In the current study, we aimed to explore whether data-driven clustering using behavioural, demographic, psychological and structural brain data, but no clinical data, can be applied successfully (1) to reproduce diagnostic groups, i.e., affective psychosis patients, non-affective psychosis patients and healthy controls; and (2) to explore whether different cluster solutions would yield the identification of cognitive phenotypes. We used data from the ”Human Connectome Project for Early Psychosis” which provides a large battery of behavioural tests and scores assessing cognition, such as working memory, attention, or decision making, as well as psychological data, such as general distress, and brain imaging data, namely grey matter volume. We used a data-driven approach comparing clustering of behavioural, demographic and psychological data, and of brain data separately as well as jointly. Importantly, we first applied component analyses to identify those features that explain the most variance, and subsequently used those features for clustering. In this study, we provide answers to the following questions: (1) Using pre-selected, variance-explaining features, not including diagnostic information, is it possible to reproduce group-membership of affective psychosis patients, non-affective psychosis patients and controls with a three cluster solution; or (2) do clusters form subgroups with specific cognitive profiles (i.e., cognitive phenotypes) using a four cluster solution?
2 Methods
2.1 Participants
In this paper, we analysed data collected by the “Human Connectome Project for Early Psychosis” (HCP-EP) [47]. The HCP-EP 1.1 release (August 2021 HCP-EP Release 1.1 on NDA) contains 251 subjects with 57 affective and 126 non-affective psychotic patients, both within the first three years of the onset of psychotic symptoms, and 68 matched healthy controls with comprehensive demographic (e.g., age, education), psychological (e.g., emotional survey, distress scale), and behavioural (e.g., auditory discrimination task, decision making task). Brain imaging data (e.g., structural data, functional task data) is available for 183 of those subjects with 28 in the affective psychosis group and 93 in the non-affective psychosis group and 57 healthy controls. After selection (Supplement, 1.1 Features Selection) analysis was performed on 217 subjects (55 healthy controls, 51 affective psychosis group, 111 non-affective psychosis group, Tab. 1).
2.2 Analysis
2.2.1 Clustering Strategy and Preprocessing
The feature selection strategies are described in detail in the supplementary section 1.1 Feature Selection. Clustering on selected features was performed separately on non-brain and brain data (Fig. 1A). The behavioural, psychological and demographic data consisted of continuous or numeric and categorical features, hence discrete data (Supplement, Tab. 3), while brain data were continuous. We therefore split our dataset according to numerical and discrete data types, normalised the data and performed Multiple Correspondence Analysis (MCA) on the categorical data, that maps the categorical data to a continuous space [48], and a Principle Component Analysis (PCA) to the numeric data (Fig. 1B). See supplementary section 1.2 Clustering of Mixed Data Types and section 1.3-1.5 on preprocessing for details.

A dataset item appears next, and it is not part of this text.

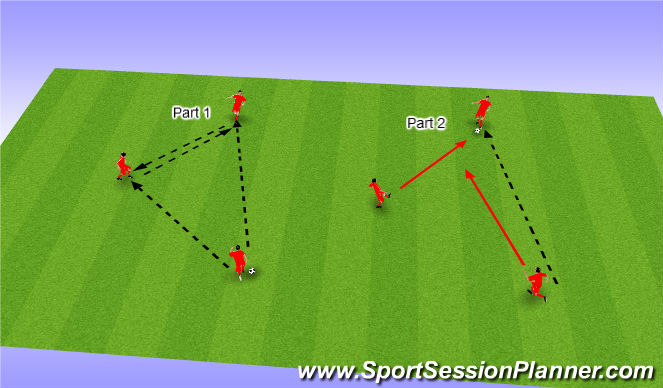 Football/Soccer Session Plan Drill (Colour): 2nd defender warm up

2.2.2 Correlation and Homogeneity
To describe the association between subjects, we performed a Pearson’s correlation between all subjects across all features. We then tested homogeneity between groups, we used a Levene’s test for equal variances for between groups. Furthermore, we used a Pearson’s correlation to quantify the association between features across all subjects.
2.2.3 K-Means and Spectral Clustering
We performed the clustering analysis three times: (1) on the behavioural, psychological and demographic data only (N=217), (2) on the brain data only (N=178), and (3) on the combined behavioural, psychological and demographic, and brain data (N=151). To account for the large difference in number of subjects in behavioural psychological and demographic data, and the combined data, we performed the clustering with behavioural data only again with a reduced sample, only containing 151 subjects matching between the brain and non-brain data (Fig. 1, B). As a control analysis, we performed clustering of clinical data (i.e. all items of PANSS) in a two-cluster solution, to investigate the overlap with patient group-membership.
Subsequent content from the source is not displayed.